Robert Galbraith, Lethal White (2018)
600ページを超える大作。プロットは複雑。英国の国務大臣の謎の死をめぐり、多数の人脈がからみ、ストライクとロビンによる捜査が進展する。通常、ミステリの最後の方では謎解きがあり、ペースが落ちるものだが、本作は最後の5%あたりからものすごいサスペンスが新たに展開し、息もつかせない。
作品を読んでの満足度ということになると、読者により変わるだろう。私の場合は、本シリーズの文体に魅せられており、英国の本格小説の濃厚な味わいをこれまでの3作で楽しんできた。が、本作に関しては、やや文体の密度が薄いように感じられる。
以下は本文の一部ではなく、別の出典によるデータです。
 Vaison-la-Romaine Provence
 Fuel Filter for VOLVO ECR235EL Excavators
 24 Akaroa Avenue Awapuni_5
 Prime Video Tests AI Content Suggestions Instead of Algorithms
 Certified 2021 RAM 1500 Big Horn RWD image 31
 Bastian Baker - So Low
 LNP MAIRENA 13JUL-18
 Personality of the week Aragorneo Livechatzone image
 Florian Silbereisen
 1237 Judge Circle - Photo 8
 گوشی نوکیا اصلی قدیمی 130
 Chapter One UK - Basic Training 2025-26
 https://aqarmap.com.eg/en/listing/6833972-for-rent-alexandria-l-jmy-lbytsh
(作者は実は女性であるが)男くさい、英国英語らしいひねりの効いた文章に唸らされるという場面が、これまでの作品に比べてやや少ない。唸らされる箇所が決してない訳ではないのだが、600ページもあると、これまでと同じ数だけそういう箇所があったとしても、全体としては薄められた印象になる。
ラテン語の詩が重要な役割を果たす。これは、カトゥルスの詩に親しんでいるような読者なら自然に読めるだろうが、原語でカトゥルスを読んだことのない人にはやや敷居が高いかもしれない。本作では捜査の相棒のロビンがまったくラテン語を解しないために、事件の肝腎のヒントを見落としてしまうことになる。
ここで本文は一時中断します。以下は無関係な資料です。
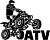 ATV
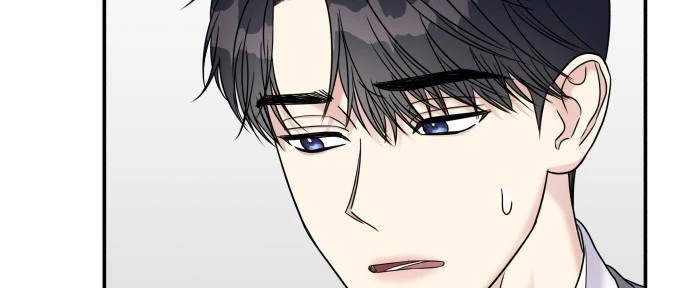 Đừng Ngây Thơ Nữa, Hãy Phục Tùng Chapter 67 - 144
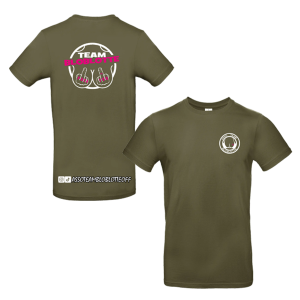 Tee-Shirt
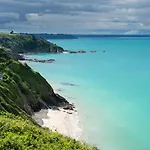 Des Deux Plages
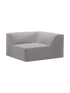 IMAGE for product variant SKU MIC_COV_1SC_259_JODIE6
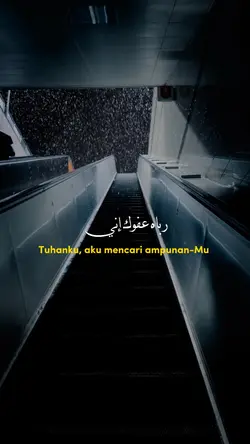Ya rojai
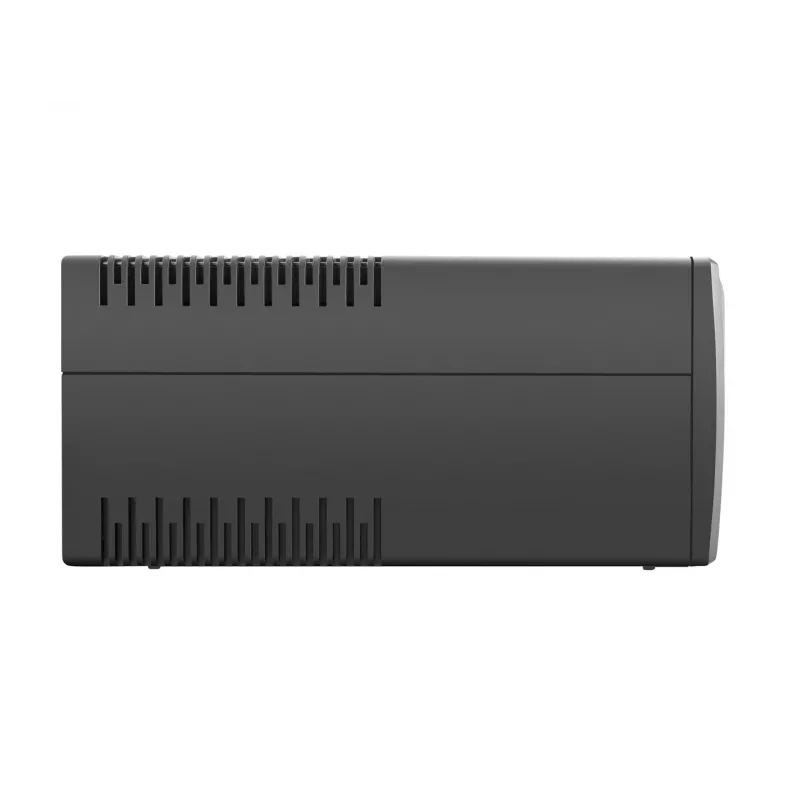 Armac H/1000F/LED nepertraukiamo maitinimo šaltinis (UPS) Line-Interactive 1 kVA 4 AC lizdai
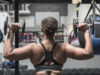 Training Strength Vs Size: Weight Lifting Strategies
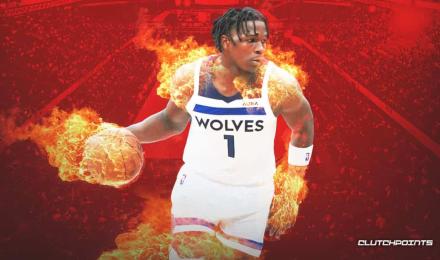 1200x673 Anthony Edwards' net worth in 2023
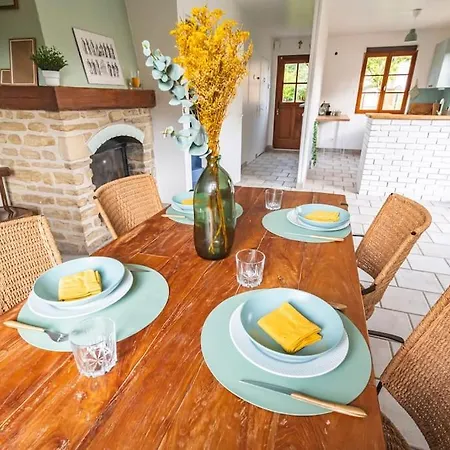 Des Croix Bergnicourt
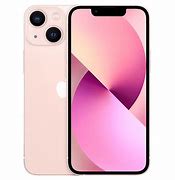 Image result for iPhone 14 Colors Light-Pink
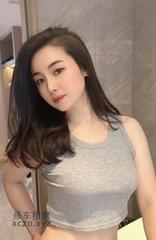 [广东-广州]翘臀美女卡戴珊
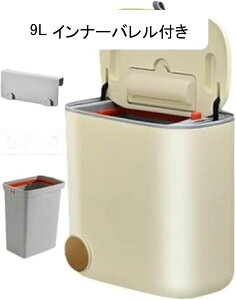 LrlbghAS~AnOS~ rX^Lb`S~nO͔씠WtS~ - Ǌ|VN^S~ VN܂̓LrlbghAp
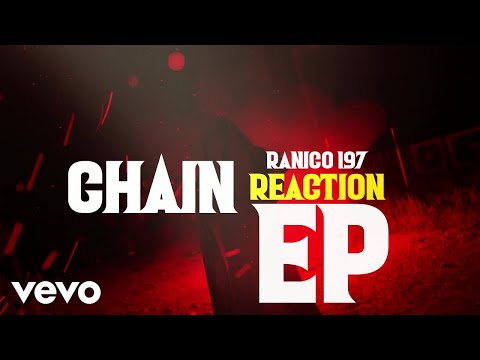 Ranico 197 - Prayers (Lyrics Video)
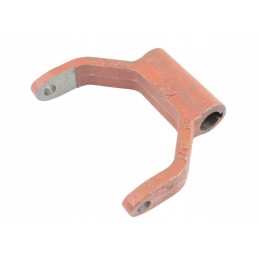 Locking mechanism forks c 360 50 52 522 0 5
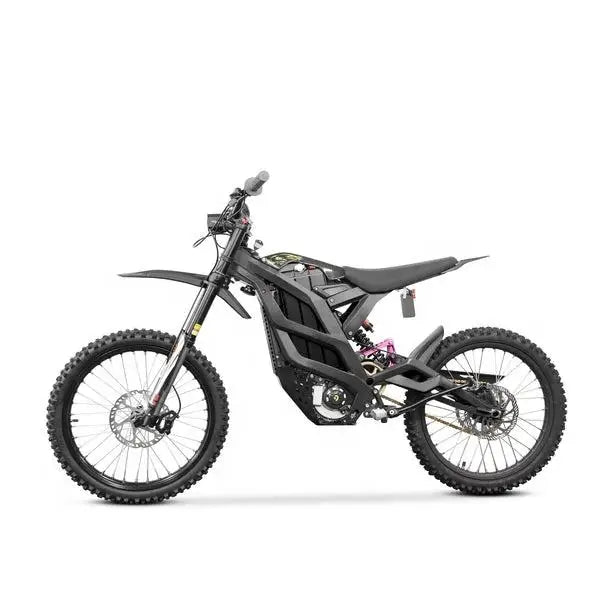 2025 79bike Falcon M 120km Long Range Electric Bike 28000W Off Road MTB High Powerful Mountain Motorcycle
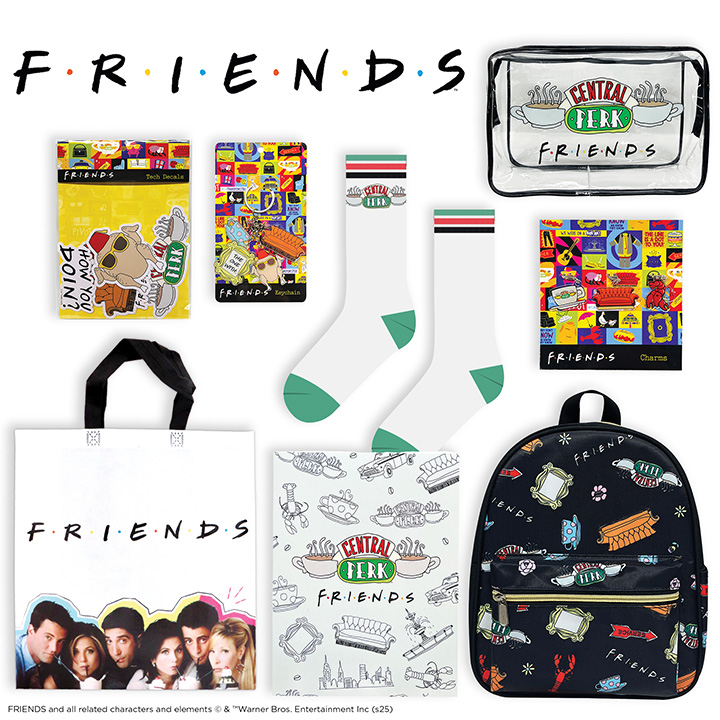 SBFRIENDS S5_GS_720px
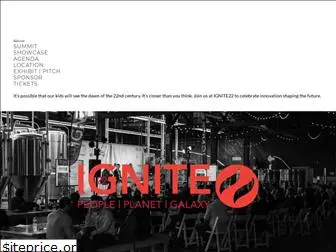 ignite22.com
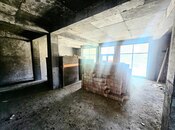 Сдаётся  объект 1 000 м², м. Шах Исмаил Хатаи, photo 4 from 8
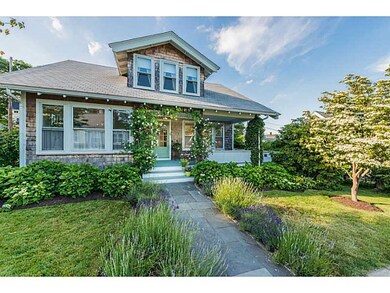 24 Cavanaugh Ct, Saunderstown, RI 02874 - photo 3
副プロットであるロビンの夫婦関係の話は、夫のマシューに人間的魅力が乏しいため、やや辟易する。この部分にこれほど紙幅を割く必要があるのだろうか。これくらい書くのであれば、ロビンとストライクの関係も同じくらい書いてくれないと、バランスが悪い。逆に、ストライクとシャーロットのエピソードはおもしろい。ストライクの人間性を浮かび上がらせるからだ。ともかく、本シリーズにおいては主人公のストライクが何と言っても強烈な個性の持ち主であり、魅力が大きいので、人間関係についてはストライクをからめた形で描く部分がいちばんおもしろい。
タイトルは馬に関係する。馬の話題がかなり出てくるので、興味のある人にはおもしろいだろう。